Aim of the task :: Please print the line that holds "Used Peugeot 308" and each line after it to the end of the data, word for word, without any pictures.
[Start of Attachment]
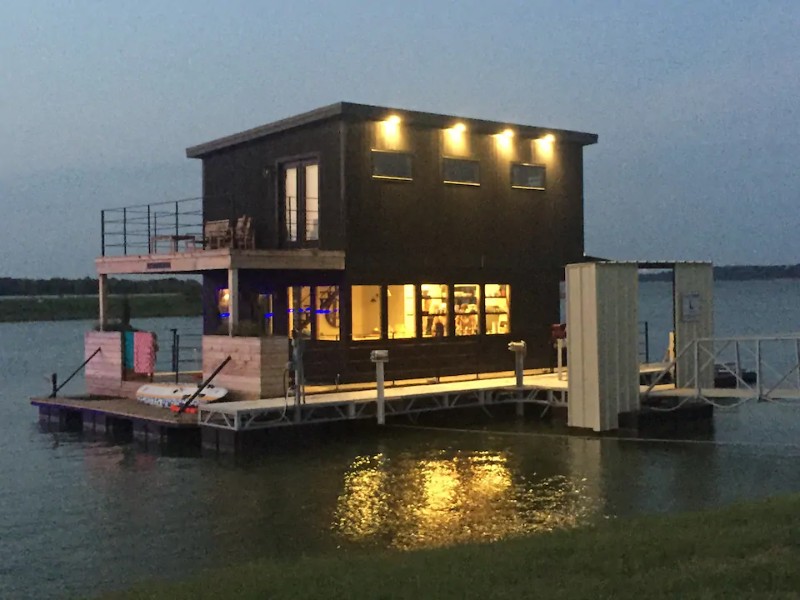 Top 15+ Houseboat Airbnbs In The U.S. For 2021 (with Photos) – Trips To ...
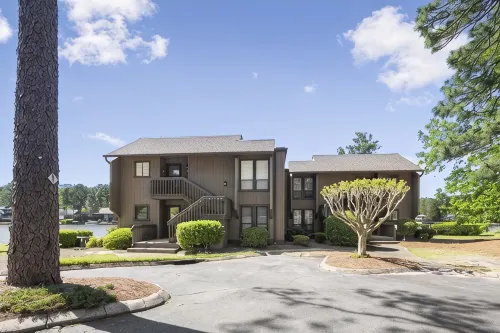 Renovated, Lakefront, Pinehurst #5, Ground Level, 2BR, 2BA, Pool, WiFi, Cable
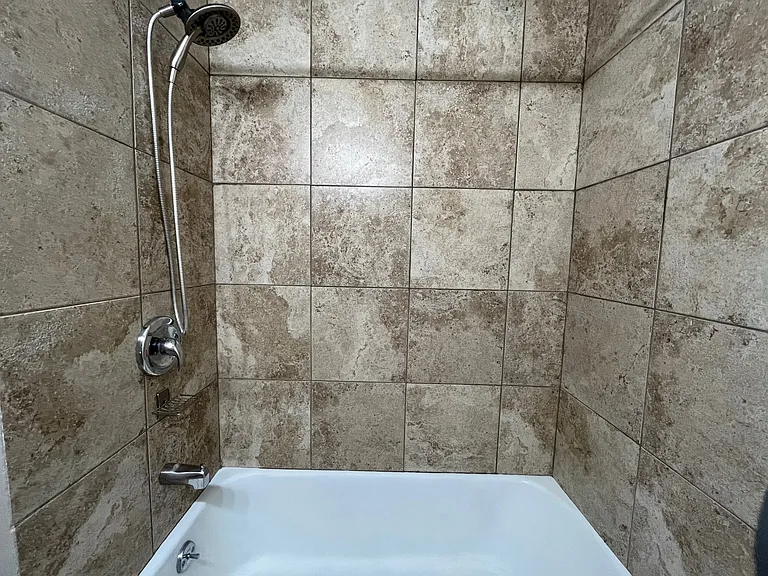 6846 Thomas Blvd #1 — Photo 26
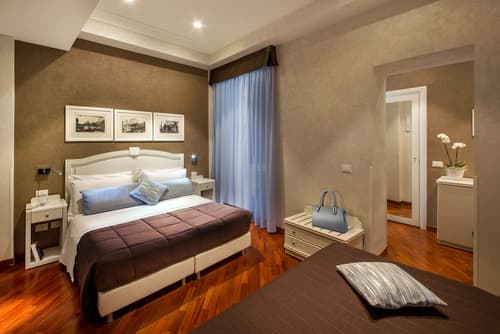 Hotel Oxford, Primary image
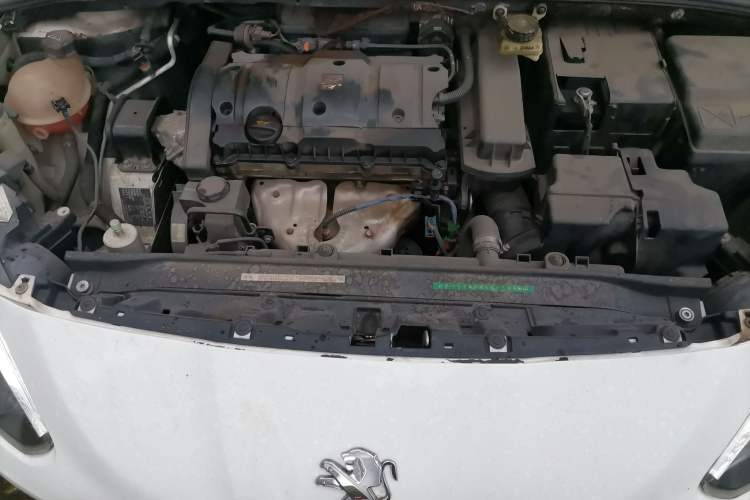 Used Peugeot 308 2012 1.6L Manual Fashion Edition Engine Bay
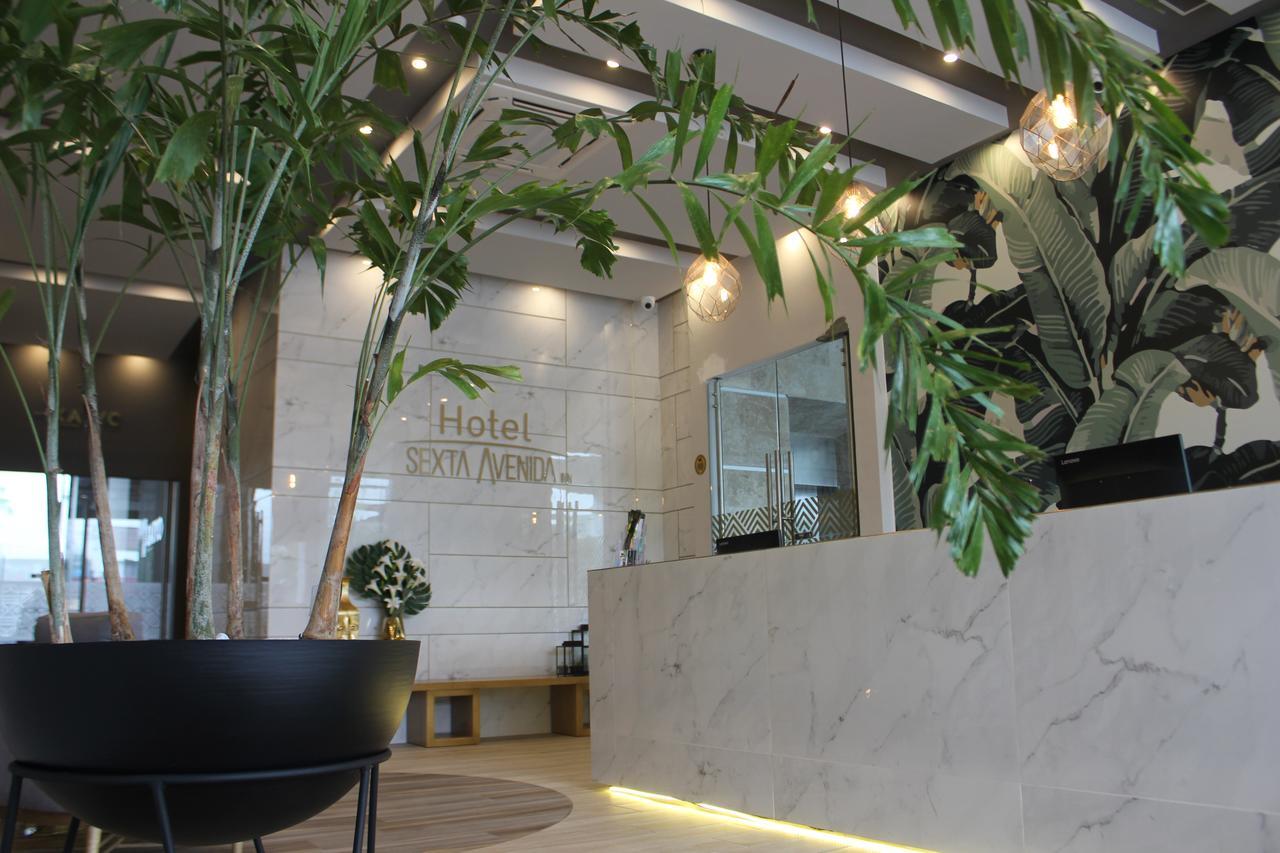 Hotel Sexta Avenida Inn มอนเตริอา ภายนอก รูปภาพ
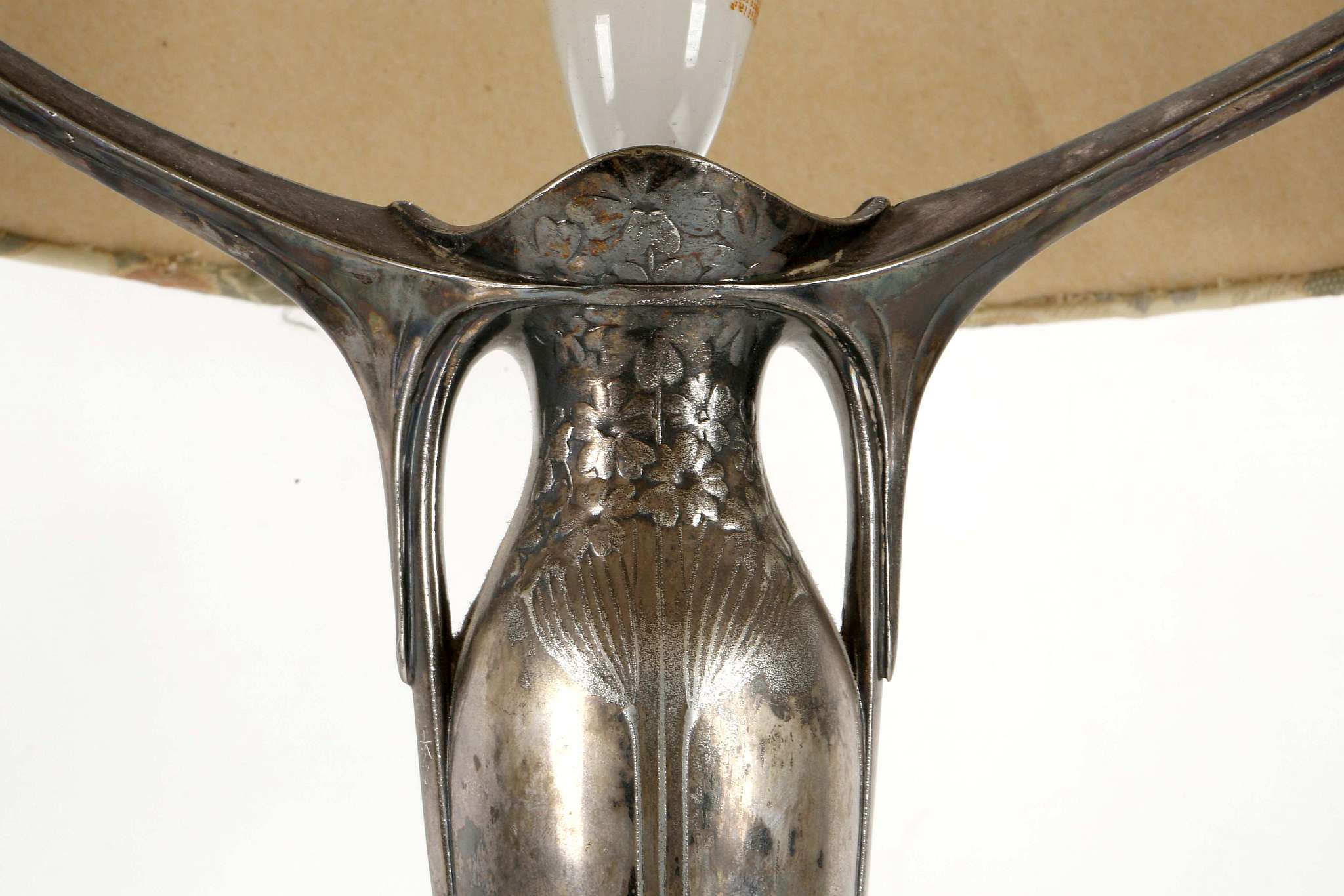 ATTRIBUTED TO OSIRIS, AN ART NOUVEAU PERIOD METAL TABLE LAMP, with embossed decoration, (46cm high) - Image 2 of 6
[End of Attachment]
Answer to the exercise ::
 Used Peugeot 308 2012 1.6L Manual Fashion Edition Engine Bay
 Hotel Sexta Avenida Inn มอนเตริอา ภายนอก รูปภาพ
 ATTRIBUTED TO OSIRIS, AN ART NOUVEAU PERIOD METAL TABLE LAMP, with embossed decoration, (46cm high) - Image 2 of 6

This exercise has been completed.